- Nickname: Heinz
- Born: 10 September 1913 Kassel, Hessen, German Empire
- Died: 30 September 1951 (aged 38) Lake Constance, West Germany
- Allegiance: Nazi Germany
- Branch: Waffen-SS
- Service years: 1933–45
- Rank: Sturmbannführer
- Unit: SS Division Leibstandarte
- Commands: 501st Heavy SS Panzer Battalion
- Conflicts: World War II
- Awards: Knight's Cross of the Iron Cross

= Heinrich Kling =

Waffen-SS commander (1913–1951)

Heinrich Heinz Kling (10 September 1913 – 30 September 1951) was a German Waffen-SS commander during the Nazi era, who served with the Leibstandarte SS Adolf Hitler (LSSAH).

== Biography ==
Kling graduated from the SS-Junkerschule Bad Tölz in 1938. On November 14, 1939 he joined the 12th SS Totenkopf Standarte in Łódź, which shot a thousand residents of the psychiatric hospital in Owinsk near Poznań. He participated in so-called operations against "partisans", which meant the execution of Polish intellectuals and Jews. For his service he was awarded with the Iron Cross 2nd Class and the War Merit Cross with swords. Prior to Operation Barbarossa he was transferred to the Leibstandarte, and commanded its 13th (heavy) company of Tiger I tanks. As an ardent Nazi, Kling was popular among his fellow Waffen-SS soldiers.

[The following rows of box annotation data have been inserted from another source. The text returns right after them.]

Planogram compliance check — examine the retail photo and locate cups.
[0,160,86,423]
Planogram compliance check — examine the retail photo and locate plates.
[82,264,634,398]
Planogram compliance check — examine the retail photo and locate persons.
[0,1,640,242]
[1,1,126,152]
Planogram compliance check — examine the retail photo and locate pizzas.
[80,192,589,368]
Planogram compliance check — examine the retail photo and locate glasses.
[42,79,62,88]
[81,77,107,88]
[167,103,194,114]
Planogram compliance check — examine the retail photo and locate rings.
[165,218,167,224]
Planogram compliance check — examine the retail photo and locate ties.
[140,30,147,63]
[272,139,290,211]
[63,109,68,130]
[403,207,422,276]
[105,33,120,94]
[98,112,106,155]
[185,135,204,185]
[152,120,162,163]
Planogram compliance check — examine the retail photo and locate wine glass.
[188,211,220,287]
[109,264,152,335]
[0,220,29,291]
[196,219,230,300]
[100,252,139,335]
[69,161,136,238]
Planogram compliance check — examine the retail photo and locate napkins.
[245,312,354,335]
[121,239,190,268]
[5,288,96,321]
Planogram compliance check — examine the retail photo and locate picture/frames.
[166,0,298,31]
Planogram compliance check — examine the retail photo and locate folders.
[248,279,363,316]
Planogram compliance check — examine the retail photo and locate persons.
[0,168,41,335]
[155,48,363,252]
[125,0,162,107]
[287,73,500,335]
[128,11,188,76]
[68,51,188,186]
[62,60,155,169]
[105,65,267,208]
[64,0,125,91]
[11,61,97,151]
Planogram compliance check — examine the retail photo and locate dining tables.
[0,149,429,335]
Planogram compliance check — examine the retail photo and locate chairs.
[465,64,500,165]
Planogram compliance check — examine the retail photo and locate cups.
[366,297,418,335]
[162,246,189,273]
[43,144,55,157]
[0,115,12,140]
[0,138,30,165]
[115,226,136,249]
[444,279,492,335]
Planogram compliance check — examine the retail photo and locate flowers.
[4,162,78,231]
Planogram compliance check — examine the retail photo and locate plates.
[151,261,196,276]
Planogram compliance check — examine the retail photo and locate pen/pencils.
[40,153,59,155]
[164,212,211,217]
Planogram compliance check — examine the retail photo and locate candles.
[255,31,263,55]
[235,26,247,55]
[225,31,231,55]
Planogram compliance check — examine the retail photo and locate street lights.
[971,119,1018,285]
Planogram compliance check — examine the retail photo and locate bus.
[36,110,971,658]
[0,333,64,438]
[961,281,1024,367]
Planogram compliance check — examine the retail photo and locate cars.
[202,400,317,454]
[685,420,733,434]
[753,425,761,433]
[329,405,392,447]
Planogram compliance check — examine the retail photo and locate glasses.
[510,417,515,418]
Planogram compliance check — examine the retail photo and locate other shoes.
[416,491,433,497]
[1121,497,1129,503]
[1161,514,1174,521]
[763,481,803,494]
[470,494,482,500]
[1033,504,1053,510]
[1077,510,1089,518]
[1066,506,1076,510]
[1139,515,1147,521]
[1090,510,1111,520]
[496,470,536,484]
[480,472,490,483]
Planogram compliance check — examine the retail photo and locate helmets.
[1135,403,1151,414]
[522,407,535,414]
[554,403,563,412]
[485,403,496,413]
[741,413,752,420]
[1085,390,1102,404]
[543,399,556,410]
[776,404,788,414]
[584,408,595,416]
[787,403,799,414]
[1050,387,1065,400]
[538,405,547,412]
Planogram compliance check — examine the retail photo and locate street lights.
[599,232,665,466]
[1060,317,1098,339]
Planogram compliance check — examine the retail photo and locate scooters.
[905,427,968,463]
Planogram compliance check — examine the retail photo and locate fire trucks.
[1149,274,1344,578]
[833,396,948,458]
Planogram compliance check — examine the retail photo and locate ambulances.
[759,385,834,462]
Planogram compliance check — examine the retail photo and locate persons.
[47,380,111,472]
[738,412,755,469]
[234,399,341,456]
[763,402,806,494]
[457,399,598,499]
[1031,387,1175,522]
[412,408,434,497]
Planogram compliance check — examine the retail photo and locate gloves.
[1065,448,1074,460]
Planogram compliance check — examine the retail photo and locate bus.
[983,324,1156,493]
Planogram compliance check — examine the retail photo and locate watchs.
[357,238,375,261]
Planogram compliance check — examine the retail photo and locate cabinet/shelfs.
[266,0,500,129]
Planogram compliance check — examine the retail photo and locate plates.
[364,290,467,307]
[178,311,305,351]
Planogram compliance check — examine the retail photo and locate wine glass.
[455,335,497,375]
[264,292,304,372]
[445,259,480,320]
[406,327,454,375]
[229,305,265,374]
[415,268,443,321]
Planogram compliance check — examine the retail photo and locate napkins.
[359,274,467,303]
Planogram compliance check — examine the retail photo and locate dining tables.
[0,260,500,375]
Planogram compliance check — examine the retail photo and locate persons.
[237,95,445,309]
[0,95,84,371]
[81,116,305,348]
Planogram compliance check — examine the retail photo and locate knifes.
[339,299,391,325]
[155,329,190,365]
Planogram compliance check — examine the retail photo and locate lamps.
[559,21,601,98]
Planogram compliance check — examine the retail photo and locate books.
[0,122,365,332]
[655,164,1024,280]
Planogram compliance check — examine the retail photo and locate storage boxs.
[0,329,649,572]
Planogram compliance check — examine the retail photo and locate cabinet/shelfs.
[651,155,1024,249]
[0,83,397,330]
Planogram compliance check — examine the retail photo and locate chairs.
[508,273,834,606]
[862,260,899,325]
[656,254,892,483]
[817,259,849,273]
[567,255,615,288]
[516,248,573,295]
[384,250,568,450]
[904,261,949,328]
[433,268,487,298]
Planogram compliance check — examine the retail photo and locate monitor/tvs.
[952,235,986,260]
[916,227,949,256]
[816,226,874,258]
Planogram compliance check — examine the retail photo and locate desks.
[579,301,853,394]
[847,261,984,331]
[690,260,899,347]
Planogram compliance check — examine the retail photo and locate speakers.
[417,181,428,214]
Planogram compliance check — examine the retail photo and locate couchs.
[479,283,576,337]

From late November 1943, the SS Panzer Regiment 1 was commanded by Joachim Peiper, of whom Kling was a personal favorite. Peiper consequently made Kling leader of the 2nd Battalion, and nominated him for the Knight's Cross of the Iron Cross. Kling received the award on 23 February 1944.

Kling was heavily wounded during Operation Overlord. On 19 March 1945, he was appointed commander of the 501st Heavy SS Panzer Battalion.